[Source document]:

╭──

Yahoo also named Cravath, Swaine & Moore LLP as its legal adviser. That, and the hiring of financial counsel, may help assuage concerns that management has been reluctant to sell. In the days after Yahoo said it would consider a sale, some would- be buyers said they were getting a cold shoulder and came away with the impression that Mayer and the board weren't aligned in backing a possible deal, according to people familiar with the matter.

Sarah Meron, a spokeswoman for Sunnyvale, California-based Yahoo, declined to comment.

Mayer has been trying to steer the Web portal through one of the most challenging chapters in its more than 20-year history. As newer Internet search and content hubs such as Facebook Inc. and Google Inc. have lured advertisers, Yahoo has failed to keep pace, and sales have slipped since reaching a peak in 2008.

In December, Yahoo scrapped the long-held plan to spin off its Alibaba stake due to concerns that going through with the process would result in a multibillion-dollar tax bill. The company later announced that it would spin off its main business to ensure a tax-free transaction. That put the focus on Yahoo's underperforming Web portal and heightened criticism of Mayer's efforts to turn it around.

"I believe they are serious about separating the Asian assets from the operating company," said Paul Sweeney, a Bloomberg Intelligence analyst. "How is the question."

Creating a separate, independent committee will let some directors focus on a sale while freeing up Mayer and deputies to focus their efforts on cutting costs, shoring up morale and keeping operations running. On the same day that Yahoo's board said it would weigh strategic options, Mayer also outlined a plan to eliminate 15 percent of staff and exit product lines. The company has since begun carrying out the strategy and this week said it would shut seven digital magazines, including those focused on food, health, parenting, travel and autos.

The move to create an independent committee could also help appease activist shareholders including Starboard Value LP, Canyon Capital Advisors and SpringOwl Asset Management, who have increased pressure on Yahoo to adopt faster and more drastic measures. Starboard has been said to take the first steps toward a proxy fight, signaling the activist shareholder wasn't satisfied with the Internet company's latest streamlining strategy and pledge to consider a sale. The investor has been calling for Yahoo to sell its core business and overhaul management. Canyon Capital has also urged Yahoo to prioritize a sale.

Sue James, Tom McInerney, H. Lee Scott, Jane Shaw and Chairman Maynard Webb are the independent directors currently on their board. Charles Schwab, another independent director, resigned earlier this month.

╰──

[Problem 1]: List the independent directors the Yahoo excerpt says are currently on the board.
[Problem 2]: According to the Yahoo excerpt, what share of staff did Mayer's plan propose to eliminate?
[Problem 3]: Decide whether each statement agrees with the Yahoo excerpt: (a) Yahoo's sales reached their peak in 2008. (b) Yahoo carried out its plan to spin off its Alibaba stake. (c) Charles Schwab remains an independent director on the board.
None of the material after this text is needed.

[Given data]:
╭──

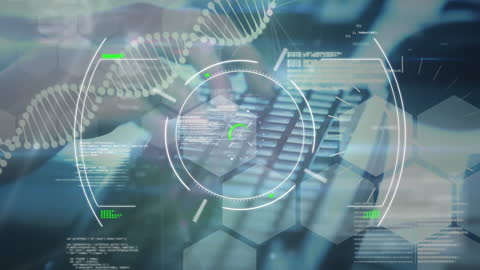 Digital Interface with Data Connections and DNA Elements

╰──

[Your response 1]: Sue James, Tom McInerney, H. Lee Scott, Jane Shaw, Maynard Webb

[Your response 2]: 15 percent of staff.

[Your response 3]:
(a) Yes: "sales have slipped since reaching a peak in 2008"
(b) No: "Yahoo scrapped the long-held plan to spin off its Alibaba stake"
(c) No: "Charles Schwab, another independent director, resigned earlier this month."